▼▼▼
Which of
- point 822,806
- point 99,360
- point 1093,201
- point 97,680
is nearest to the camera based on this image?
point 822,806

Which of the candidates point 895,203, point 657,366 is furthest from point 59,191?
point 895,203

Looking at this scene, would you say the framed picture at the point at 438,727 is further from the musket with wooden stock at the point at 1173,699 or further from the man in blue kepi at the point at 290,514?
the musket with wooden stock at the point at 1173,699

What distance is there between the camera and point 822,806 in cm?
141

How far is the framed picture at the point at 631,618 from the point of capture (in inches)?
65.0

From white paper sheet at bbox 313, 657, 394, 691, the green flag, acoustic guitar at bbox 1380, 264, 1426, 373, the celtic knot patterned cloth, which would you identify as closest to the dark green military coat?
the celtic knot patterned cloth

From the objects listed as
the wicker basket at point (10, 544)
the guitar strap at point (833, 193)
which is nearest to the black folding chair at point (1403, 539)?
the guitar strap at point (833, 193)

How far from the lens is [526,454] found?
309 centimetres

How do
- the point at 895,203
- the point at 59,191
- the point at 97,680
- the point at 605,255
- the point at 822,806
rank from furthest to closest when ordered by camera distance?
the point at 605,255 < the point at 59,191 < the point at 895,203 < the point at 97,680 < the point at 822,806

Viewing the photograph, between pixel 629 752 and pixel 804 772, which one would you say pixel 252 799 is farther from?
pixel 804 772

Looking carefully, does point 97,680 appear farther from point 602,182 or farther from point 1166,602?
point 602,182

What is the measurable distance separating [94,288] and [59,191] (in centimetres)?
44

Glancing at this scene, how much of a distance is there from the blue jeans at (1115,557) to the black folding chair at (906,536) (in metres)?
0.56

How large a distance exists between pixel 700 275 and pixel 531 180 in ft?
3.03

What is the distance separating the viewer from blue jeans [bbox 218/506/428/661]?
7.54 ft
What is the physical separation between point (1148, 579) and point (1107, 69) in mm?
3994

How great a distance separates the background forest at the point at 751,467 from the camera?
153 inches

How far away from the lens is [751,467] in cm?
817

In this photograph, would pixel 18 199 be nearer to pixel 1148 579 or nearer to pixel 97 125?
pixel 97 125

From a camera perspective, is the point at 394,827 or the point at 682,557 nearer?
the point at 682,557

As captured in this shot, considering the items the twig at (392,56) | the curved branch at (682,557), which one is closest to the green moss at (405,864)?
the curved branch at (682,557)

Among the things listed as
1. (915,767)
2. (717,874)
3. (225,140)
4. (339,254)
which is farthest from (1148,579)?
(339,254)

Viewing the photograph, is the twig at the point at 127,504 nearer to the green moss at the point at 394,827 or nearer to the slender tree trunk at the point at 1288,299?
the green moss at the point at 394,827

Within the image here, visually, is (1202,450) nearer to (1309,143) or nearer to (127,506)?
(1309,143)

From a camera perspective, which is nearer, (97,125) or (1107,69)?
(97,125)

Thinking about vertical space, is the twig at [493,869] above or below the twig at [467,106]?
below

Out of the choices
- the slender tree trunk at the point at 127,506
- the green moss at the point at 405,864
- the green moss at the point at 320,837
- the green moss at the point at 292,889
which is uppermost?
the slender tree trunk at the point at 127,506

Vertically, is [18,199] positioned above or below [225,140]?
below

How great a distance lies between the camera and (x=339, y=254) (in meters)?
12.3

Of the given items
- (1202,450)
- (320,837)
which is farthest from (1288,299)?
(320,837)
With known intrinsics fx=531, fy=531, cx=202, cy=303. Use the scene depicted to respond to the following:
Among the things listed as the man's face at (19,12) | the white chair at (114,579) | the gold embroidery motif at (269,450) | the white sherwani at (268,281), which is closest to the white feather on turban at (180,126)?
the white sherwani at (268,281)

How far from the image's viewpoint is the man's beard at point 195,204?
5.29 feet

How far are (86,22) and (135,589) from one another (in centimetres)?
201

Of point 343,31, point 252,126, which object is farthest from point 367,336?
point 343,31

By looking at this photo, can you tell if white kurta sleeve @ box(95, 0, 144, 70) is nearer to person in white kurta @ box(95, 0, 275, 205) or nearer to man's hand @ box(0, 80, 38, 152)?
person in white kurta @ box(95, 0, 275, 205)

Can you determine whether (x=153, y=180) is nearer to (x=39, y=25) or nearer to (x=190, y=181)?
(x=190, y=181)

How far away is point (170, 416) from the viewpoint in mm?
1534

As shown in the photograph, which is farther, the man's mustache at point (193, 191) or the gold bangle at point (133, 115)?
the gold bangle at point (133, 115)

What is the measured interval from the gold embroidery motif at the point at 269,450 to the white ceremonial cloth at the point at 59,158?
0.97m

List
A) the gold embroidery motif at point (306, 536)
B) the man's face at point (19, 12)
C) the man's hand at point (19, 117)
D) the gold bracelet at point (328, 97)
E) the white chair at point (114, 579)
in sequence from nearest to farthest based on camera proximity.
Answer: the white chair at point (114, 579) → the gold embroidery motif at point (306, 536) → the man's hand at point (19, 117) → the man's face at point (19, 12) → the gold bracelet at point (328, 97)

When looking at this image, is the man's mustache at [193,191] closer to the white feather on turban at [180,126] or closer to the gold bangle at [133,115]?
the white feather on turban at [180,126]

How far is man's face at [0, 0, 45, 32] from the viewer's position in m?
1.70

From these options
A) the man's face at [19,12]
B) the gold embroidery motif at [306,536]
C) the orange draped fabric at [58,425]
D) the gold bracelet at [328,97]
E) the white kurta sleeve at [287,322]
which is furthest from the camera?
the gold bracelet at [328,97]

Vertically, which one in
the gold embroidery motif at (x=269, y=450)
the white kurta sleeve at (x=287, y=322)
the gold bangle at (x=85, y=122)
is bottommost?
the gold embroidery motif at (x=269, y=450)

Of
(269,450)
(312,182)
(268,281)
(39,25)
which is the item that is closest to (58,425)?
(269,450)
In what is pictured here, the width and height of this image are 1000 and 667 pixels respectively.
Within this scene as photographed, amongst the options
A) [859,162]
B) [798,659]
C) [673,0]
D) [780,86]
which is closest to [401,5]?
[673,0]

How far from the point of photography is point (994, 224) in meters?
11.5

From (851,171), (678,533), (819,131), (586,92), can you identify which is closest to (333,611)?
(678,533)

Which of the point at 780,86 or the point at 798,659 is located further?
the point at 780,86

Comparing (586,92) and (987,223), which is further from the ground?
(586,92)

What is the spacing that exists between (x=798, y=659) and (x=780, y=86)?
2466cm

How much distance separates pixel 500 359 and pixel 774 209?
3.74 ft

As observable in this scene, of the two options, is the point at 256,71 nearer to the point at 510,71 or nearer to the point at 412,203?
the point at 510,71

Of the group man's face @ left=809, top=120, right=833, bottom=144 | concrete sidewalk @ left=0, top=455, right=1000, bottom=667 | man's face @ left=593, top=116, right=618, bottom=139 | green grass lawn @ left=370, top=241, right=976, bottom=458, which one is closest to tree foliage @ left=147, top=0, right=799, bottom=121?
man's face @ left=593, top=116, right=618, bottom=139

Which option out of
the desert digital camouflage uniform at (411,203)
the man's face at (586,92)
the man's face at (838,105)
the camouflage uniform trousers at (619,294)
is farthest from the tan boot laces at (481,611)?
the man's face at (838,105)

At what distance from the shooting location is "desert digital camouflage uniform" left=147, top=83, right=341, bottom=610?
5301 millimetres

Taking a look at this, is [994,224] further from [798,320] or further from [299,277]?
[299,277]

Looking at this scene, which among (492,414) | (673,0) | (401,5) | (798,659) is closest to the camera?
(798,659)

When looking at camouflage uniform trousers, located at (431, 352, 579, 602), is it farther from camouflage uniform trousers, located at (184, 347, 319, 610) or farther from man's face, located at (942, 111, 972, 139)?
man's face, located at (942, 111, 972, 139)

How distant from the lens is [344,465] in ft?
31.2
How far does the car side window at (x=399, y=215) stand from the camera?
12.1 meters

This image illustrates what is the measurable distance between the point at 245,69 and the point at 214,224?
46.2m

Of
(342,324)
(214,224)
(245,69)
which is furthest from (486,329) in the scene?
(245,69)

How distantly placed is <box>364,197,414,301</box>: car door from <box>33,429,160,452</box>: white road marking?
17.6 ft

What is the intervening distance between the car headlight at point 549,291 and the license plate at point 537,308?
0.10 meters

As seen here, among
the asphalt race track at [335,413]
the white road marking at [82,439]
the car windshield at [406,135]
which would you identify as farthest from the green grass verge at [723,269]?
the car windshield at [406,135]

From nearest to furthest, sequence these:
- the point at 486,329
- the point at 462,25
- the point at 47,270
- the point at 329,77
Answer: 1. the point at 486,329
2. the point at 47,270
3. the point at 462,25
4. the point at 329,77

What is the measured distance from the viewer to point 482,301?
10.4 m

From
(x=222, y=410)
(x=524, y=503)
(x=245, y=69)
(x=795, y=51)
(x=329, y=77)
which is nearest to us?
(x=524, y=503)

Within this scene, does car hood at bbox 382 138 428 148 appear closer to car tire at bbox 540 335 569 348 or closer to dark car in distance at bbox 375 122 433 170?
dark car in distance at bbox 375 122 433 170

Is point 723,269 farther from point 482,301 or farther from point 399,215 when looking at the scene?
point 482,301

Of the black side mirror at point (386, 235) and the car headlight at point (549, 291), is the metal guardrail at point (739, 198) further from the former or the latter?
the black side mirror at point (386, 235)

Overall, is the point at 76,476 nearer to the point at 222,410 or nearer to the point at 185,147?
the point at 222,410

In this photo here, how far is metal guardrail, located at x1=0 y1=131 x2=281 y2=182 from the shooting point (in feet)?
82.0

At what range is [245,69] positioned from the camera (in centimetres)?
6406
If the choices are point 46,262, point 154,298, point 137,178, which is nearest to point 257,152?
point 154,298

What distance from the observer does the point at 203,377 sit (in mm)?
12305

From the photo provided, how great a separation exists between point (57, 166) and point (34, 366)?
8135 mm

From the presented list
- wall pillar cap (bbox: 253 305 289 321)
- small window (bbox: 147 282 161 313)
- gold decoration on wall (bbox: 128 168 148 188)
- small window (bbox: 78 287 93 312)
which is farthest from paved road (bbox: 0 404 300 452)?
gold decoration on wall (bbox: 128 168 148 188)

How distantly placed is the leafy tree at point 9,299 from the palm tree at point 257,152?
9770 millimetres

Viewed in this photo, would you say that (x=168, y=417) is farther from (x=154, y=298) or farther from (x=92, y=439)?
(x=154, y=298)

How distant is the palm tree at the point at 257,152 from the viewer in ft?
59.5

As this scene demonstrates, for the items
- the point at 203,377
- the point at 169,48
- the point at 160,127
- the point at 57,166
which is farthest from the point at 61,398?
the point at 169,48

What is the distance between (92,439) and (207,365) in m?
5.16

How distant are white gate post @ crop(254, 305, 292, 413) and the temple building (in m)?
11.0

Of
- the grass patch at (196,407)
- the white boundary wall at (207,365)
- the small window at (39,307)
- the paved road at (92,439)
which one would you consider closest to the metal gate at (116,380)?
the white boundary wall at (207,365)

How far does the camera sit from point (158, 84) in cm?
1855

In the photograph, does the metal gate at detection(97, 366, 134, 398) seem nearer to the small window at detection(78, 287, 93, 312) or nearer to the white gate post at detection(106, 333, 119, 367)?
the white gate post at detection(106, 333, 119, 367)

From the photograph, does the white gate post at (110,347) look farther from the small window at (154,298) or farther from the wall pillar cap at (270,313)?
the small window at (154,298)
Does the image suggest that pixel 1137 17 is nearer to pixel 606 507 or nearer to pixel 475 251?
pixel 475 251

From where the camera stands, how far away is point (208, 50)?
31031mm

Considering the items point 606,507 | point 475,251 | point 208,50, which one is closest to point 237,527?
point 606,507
▲▲▲
Work instructions | Lay out the entries in the stretch from the line containing "What is the spacing" through the line containing "12.1 meters", both ends included, as a two-column CSV headed entry and answer, with one row per entry. Enclose each field in double quotes and replace any line breaks inside a field with spaces.

Solution below |
entry,answer
"What is the spacing that exists between (x=798, y=659) and (x=780, y=86)?","2466cm"
"How much distance separates pixel 500 359 and pixel 774 209?","3.74 ft"
"As observable in this scene, of the two options, is the point at 256,71 nearer to the point at 510,71 or nearer to the point at 412,203?","the point at 510,71"
"Of the group man's face @ left=809, top=120, right=833, bottom=144 | concrete sidewalk @ left=0, top=455, right=1000, bottom=667 | man's face @ left=593, top=116, right=618, bottom=139 | green grass lawn @ left=370, top=241, right=976, bottom=458, which one is closest to tree foliage @ left=147, top=0, right=799, bottom=121?","man's face @ left=593, top=116, right=618, bottom=139"
"Which option out of the desert digital camouflage uniform at (411,203) the man's face at (586,92) the man's face at (838,105) the camouflage uniform trousers at (619,294) is farthest from the tan boot laces at (481,611)?","the man's face at (838,105)"
"At what distance from the shooting location is ""desert digital camouflage uniform"" left=147, top=83, right=341, bottom=610?","5301 millimetres"
"Taking a look at this, is [994,224] further from [798,320] or further from [299,277]?","[299,277]"
"Looking at this scene, which among (492,414) | (673,0) | (401,5) | (798,659) is closest to the camera?","(798,659)"
"When looking at camouflage uniform trousers, located at (431, 352, 579, 602), is it farther from camouflage uniform trousers, located at (184, 347, 319, 610) or farther from man's face, located at (942, 111, 972, 139)?","man's face, located at (942, 111, 972, 139)"
"How distant from the lens is [344,465] in ft?","31.2"
"How far does the car side window at (x=399, y=215) stand from the camera?","12.1 meters"